### DATA LISTING
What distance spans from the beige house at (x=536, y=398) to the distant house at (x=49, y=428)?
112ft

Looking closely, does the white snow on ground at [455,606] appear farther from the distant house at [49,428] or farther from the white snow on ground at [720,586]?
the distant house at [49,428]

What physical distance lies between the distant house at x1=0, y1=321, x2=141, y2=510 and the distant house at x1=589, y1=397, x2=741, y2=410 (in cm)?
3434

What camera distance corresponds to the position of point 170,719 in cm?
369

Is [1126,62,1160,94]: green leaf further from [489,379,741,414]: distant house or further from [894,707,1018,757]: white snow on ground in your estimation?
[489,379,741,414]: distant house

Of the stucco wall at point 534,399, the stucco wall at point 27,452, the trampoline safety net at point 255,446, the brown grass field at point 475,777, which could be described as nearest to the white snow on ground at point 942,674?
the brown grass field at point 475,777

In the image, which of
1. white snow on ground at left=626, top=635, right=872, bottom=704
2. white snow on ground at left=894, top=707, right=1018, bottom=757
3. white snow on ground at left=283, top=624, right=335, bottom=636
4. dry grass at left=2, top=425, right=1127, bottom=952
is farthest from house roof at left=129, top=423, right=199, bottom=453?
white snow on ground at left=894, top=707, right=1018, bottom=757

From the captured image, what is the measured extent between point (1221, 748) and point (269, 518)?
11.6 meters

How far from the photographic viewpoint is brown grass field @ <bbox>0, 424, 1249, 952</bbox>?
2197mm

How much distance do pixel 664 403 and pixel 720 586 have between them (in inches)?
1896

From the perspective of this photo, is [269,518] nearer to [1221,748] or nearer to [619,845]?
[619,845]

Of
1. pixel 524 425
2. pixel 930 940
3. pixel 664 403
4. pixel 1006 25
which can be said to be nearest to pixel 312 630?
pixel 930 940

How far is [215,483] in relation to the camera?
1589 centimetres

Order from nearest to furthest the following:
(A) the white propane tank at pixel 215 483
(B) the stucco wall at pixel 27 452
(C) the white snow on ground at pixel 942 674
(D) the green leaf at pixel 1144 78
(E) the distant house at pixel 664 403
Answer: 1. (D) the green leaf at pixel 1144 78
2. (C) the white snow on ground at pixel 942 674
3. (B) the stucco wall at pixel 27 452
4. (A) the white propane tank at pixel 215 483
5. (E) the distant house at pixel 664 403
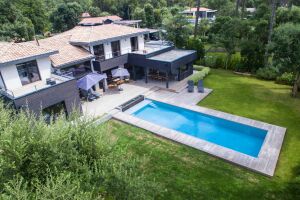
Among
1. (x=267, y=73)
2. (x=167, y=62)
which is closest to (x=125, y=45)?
(x=167, y=62)

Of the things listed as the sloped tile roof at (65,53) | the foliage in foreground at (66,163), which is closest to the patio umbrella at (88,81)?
the sloped tile roof at (65,53)

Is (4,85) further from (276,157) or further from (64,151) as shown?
(276,157)

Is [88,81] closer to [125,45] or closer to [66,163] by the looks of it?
[125,45]

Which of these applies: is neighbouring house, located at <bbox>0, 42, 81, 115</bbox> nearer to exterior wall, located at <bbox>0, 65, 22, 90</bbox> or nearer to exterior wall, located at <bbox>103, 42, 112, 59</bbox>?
exterior wall, located at <bbox>0, 65, 22, 90</bbox>

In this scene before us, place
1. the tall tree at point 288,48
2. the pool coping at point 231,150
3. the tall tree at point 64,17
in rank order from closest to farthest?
the pool coping at point 231,150, the tall tree at point 288,48, the tall tree at point 64,17

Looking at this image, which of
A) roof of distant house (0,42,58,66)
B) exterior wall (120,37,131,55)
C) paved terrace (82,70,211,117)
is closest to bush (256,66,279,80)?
paved terrace (82,70,211,117)

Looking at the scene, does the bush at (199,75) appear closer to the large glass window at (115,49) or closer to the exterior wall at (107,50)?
the large glass window at (115,49)

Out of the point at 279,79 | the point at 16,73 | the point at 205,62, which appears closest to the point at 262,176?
the point at 279,79
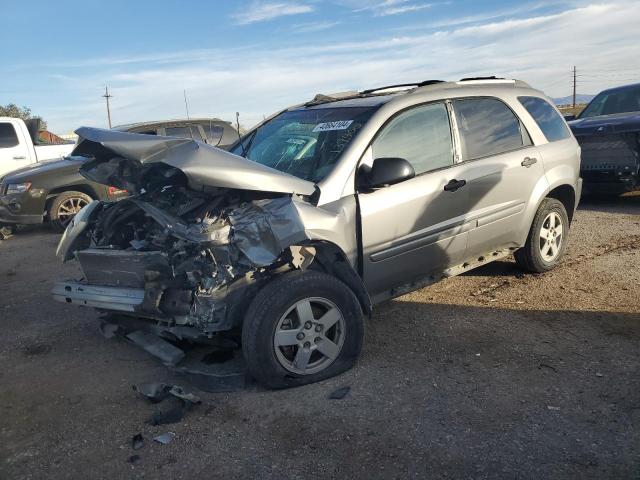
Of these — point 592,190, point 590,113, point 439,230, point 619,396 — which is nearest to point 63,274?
point 439,230

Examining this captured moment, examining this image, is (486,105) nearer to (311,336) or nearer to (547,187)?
(547,187)

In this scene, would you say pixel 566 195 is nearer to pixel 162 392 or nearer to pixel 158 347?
pixel 158 347

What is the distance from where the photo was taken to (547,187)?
16.2 feet

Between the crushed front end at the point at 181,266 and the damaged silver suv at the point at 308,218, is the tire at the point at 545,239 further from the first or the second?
the crushed front end at the point at 181,266

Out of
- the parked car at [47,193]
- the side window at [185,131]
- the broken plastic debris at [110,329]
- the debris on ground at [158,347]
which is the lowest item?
the debris on ground at [158,347]

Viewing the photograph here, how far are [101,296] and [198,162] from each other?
46.6 inches

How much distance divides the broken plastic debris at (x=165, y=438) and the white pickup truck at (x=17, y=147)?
369 inches

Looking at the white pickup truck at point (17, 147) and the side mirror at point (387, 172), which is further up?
the white pickup truck at point (17, 147)

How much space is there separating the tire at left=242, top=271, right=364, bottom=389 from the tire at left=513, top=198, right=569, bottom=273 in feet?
7.85

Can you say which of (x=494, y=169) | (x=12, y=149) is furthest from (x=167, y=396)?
(x=12, y=149)

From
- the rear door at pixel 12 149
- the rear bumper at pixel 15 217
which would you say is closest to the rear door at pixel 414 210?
the rear bumper at pixel 15 217

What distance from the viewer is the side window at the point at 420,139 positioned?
3939mm

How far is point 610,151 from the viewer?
8.05 metres

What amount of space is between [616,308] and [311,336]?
108 inches
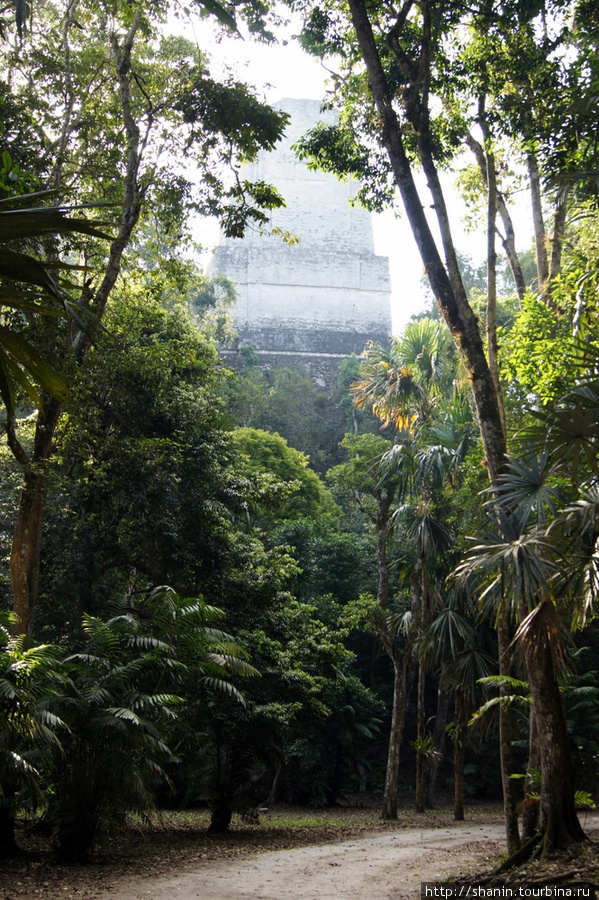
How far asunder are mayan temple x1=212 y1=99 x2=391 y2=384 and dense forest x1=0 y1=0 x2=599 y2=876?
28.5 meters

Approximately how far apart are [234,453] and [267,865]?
720 centimetres

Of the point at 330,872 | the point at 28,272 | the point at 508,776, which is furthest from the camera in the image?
the point at 330,872

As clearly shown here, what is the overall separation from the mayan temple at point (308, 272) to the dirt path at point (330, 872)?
113 feet

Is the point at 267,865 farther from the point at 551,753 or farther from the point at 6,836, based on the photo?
the point at 551,753

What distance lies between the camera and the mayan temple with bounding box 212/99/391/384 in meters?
44.4

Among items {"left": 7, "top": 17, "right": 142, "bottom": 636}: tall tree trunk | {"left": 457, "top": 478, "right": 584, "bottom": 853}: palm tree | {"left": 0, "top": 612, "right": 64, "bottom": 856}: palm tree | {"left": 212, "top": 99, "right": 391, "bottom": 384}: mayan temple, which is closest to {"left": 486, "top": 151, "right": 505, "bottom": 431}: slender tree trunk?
{"left": 457, "top": 478, "right": 584, "bottom": 853}: palm tree

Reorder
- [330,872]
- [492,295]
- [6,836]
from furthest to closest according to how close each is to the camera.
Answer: [492,295]
[330,872]
[6,836]

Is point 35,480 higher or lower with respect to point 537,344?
lower

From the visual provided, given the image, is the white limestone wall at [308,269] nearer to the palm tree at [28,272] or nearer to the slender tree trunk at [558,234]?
the slender tree trunk at [558,234]

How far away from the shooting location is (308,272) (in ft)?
152

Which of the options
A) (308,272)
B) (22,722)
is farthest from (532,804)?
(308,272)

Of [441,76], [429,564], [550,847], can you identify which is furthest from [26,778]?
[429,564]

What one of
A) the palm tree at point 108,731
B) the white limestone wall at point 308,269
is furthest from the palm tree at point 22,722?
the white limestone wall at point 308,269

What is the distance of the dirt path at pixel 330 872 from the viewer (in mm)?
6305
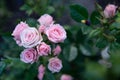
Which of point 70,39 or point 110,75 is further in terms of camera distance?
point 70,39

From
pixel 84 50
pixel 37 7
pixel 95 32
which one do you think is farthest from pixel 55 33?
pixel 37 7

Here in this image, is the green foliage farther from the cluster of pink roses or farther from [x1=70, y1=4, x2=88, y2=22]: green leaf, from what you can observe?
the cluster of pink roses

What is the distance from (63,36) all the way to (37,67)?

### PROBLEM TO SOLVE
Rewrite the data above, changing "camera distance" to "distance from the camera" throughout and keeping everything else unchanged. Leave the pictures out.

### ANSWER BELOW
What distance spans from the beige house at (x=536, y=398) to the distant house at (x=49, y=428)?
112ft

Looking closely, does the white snow on ground at [455,606] appear farther from the distant house at [49,428] or farther from the white snow on ground at [720,586]?
the distant house at [49,428]

What physical distance lies between the distant house at x1=0, y1=321, x2=141, y2=510 and the distant house at x1=589, y1=397, x2=741, y2=410 (in cm)?
3434

What distance from the camera corresponds to the position of point 170,719 in cm?
369

Is [1126,62,1160,94]: green leaf further from [489,379,741,414]: distant house or further from [894,707,1018,757]: white snow on ground in your estimation?
[489,379,741,414]: distant house

Of the stucco wall at point 534,399, the stucco wall at point 27,452, the trampoline safety net at point 255,446, the brown grass field at point 475,777, which could be described as nearest to the white snow on ground at point 942,674?
the brown grass field at point 475,777

In the image, which of
1. white snow on ground at left=626, top=635, right=872, bottom=704
2. white snow on ground at left=894, top=707, right=1018, bottom=757
3. white snow on ground at left=283, top=624, right=335, bottom=636
4. dry grass at left=2, top=425, right=1127, bottom=952
is farthest from house roof at left=129, top=423, right=199, bottom=453?
white snow on ground at left=894, top=707, right=1018, bottom=757

From the captured image, what is the measured extent between point (1221, 748) and point (269, 518)?
11.6 meters

How far from the photographic viewpoint is brown grass field @ <bbox>0, 424, 1249, 952</bbox>?
2197mm

How much distance do pixel 664 403 and pixel 720 586 have between them (in inches)?
1896

From the perspective of this photo, is [269,518] nearer to [1221,748] or nearer to [619,845]?
[619,845]

Of
1. pixel 524 425
2. pixel 930 940
3. pixel 664 403
4. pixel 1006 25
which can be said to be nearest to pixel 312 630?
pixel 930 940

How far is [215,483] in relation to the camera?
1589 centimetres

Order from nearest to furthest the following:
(A) the white propane tank at pixel 215 483
(B) the stucco wall at pixel 27 452
(C) the white snow on ground at pixel 942 674
(D) the green leaf at pixel 1144 78
(E) the distant house at pixel 664 403
Answer: 1. (D) the green leaf at pixel 1144 78
2. (C) the white snow on ground at pixel 942 674
3. (B) the stucco wall at pixel 27 452
4. (A) the white propane tank at pixel 215 483
5. (E) the distant house at pixel 664 403
Among
1. (x=267, y=73)
2. (x=167, y=62)
which is closest to (x=125, y=45)?
(x=167, y=62)

Of the things listed as the sloped tile roof at (65,53) | the foliage in foreground at (66,163), which is closest to the patio umbrella at (88,81)?
the sloped tile roof at (65,53)

Is (4,85) further from (276,157) or further from (64,151) as shown?
(276,157)

Is [88,81] closer to [125,45] or closer to [66,163] by the looks of it?
[125,45]

Which of these applies: is neighbouring house, located at <bbox>0, 42, 81, 115</bbox> nearer to exterior wall, located at <bbox>0, 65, 22, 90</bbox> or nearer to exterior wall, located at <bbox>103, 42, 112, 59</bbox>?
exterior wall, located at <bbox>0, 65, 22, 90</bbox>

In this scene before us, place
1. the tall tree at point 288,48
2. the pool coping at point 231,150
3. the tall tree at point 64,17
in rank order from closest to farthest?
the pool coping at point 231,150, the tall tree at point 288,48, the tall tree at point 64,17

Looking at this image, which of
A) roof of distant house (0,42,58,66)
B) exterior wall (120,37,131,55)
C) paved terrace (82,70,211,117)
is closest to bush (256,66,279,80)?
paved terrace (82,70,211,117)

Looking at the scene, does the bush at (199,75) appear closer to the large glass window at (115,49) or closer to the exterior wall at (107,50)?
the large glass window at (115,49)

Out of the point at 279,79 | the point at 16,73 | the point at 205,62, which appears closest to the point at 262,176?
the point at 279,79
Of these — point 592,190, point 590,113, point 439,230, point 619,396 — which is nearest to point 63,274?
point 439,230

Examining this captured moment, examining this image, is (486,105) nearer to (311,336) or nearer to (547,187)?
(547,187)

In this scene, would you say pixel 566 195 is nearer to pixel 162 392 or nearer to pixel 158 347?
pixel 158 347

What is the distance from where the photo was taken to (547,187)?
16.2 feet

Between the crushed front end at the point at 181,266 and the damaged silver suv at the point at 308,218, is the tire at the point at 545,239 further from the first or the second?
the crushed front end at the point at 181,266

Out of
- the parked car at [47,193]
- the side window at [185,131]
- the broken plastic debris at [110,329]
- the debris on ground at [158,347]
which is the lowest item?
the debris on ground at [158,347]

Viewing the photograph here, how far are [101,296] and [198,162] from each other?
46.6 inches

How much distance divides the broken plastic debris at (x=165, y=438) and the white pickup truck at (x=17, y=147)?
369 inches

Looking at the white pickup truck at point (17, 147) and the side mirror at point (387, 172), which is further up?
the white pickup truck at point (17, 147)

How much space is there separating the tire at left=242, top=271, right=364, bottom=389 from the tire at left=513, top=198, right=569, bottom=273 in feet?
7.85

Can you say which of (x=494, y=169) | (x=12, y=149) is furthest from (x=167, y=396)?
(x=12, y=149)

From
- the rear door at pixel 12 149
- the rear bumper at pixel 15 217
which would you say is closest to the rear door at pixel 414 210?
the rear bumper at pixel 15 217

What distance from the viewer is the side window at the point at 420,139 positioned?
3939mm

How far is point 610,151 from the viewer?
8.05 metres

What amount of space is between [616,308] and [311,336]?
108 inches
How far asunder are mayan temple x1=212 y1=99 x2=391 y2=384 and dense forest x1=0 y1=0 x2=599 y2=876?
28.5 meters

Approximately how far apart are [234,453] and [267,865]?
720 centimetres

Of the point at 330,872 | the point at 28,272 | the point at 508,776, which is furthest from the camera in the image?
the point at 330,872

As clearly shown here, what is the overall separation from the mayan temple at point (308, 272) to the dirt path at point (330, 872)?
113 feet

Is the point at 267,865 farther from the point at 551,753 or farther from the point at 6,836, based on the photo?
the point at 551,753

What distance lies between the camera and the mayan temple with bounding box 212/99/391/384 in meters?
44.4

Among items {"left": 7, "top": 17, "right": 142, "bottom": 636}: tall tree trunk | {"left": 457, "top": 478, "right": 584, "bottom": 853}: palm tree | {"left": 0, "top": 612, "right": 64, "bottom": 856}: palm tree | {"left": 212, "top": 99, "right": 391, "bottom": 384}: mayan temple, which is closest to {"left": 486, "top": 151, "right": 505, "bottom": 431}: slender tree trunk?
{"left": 457, "top": 478, "right": 584, "bottom": 853}: palm tree

Reorder
- [330,872]
- [492,295]
- [6,836]
from furthest to closest according to how close each is to the camera.
Answer: [492,295]
[330,872]
[6,836]

Is point 35,480 higher or lower with respect to point 537,344?
lower

From the visual provided, given the image, is the white limestone wall at [308,269] nearer to the palm tree at [28,272] or nearer to the slender tree trunk at [558,234]?
the slender tree trunk at [558,234]

How far away from the shooting location is (308,272) (in ft)?
152

Which of the options
A) (308,272)
B) (22,722)
is farthest from (532,804)?
(308,272)

Of [441,76], [429,564], [550,847], can you identify which is furthest from [26,778]?
[429,564]

What one of
A) the palm tree at point 108,731
B) the white limestone wall at point 308,269
is furthest from the palm tree at point 22,722?
the white limestone wall at point 308,269

What is the distance of the dirt path at pixel 330 872 from the viewer (in mm)?
6305
Which of point 70,39 or point 110,75 is further in terms of distance from the camera?
point 70,39

From
pixel 84 50
pixel 37 7
pixel 95 32
which one do you think is farthest from pixel 55 33?
pixel 37 7

Here in this image, is the green foliage farther from the cluster of pink roses or farther from [x1=70, y1=4, x2=88, y2=22]: green leaf, from what you can observe?
the cluster of pink roses

What is the distance from (63,36) all the way to (37,67)?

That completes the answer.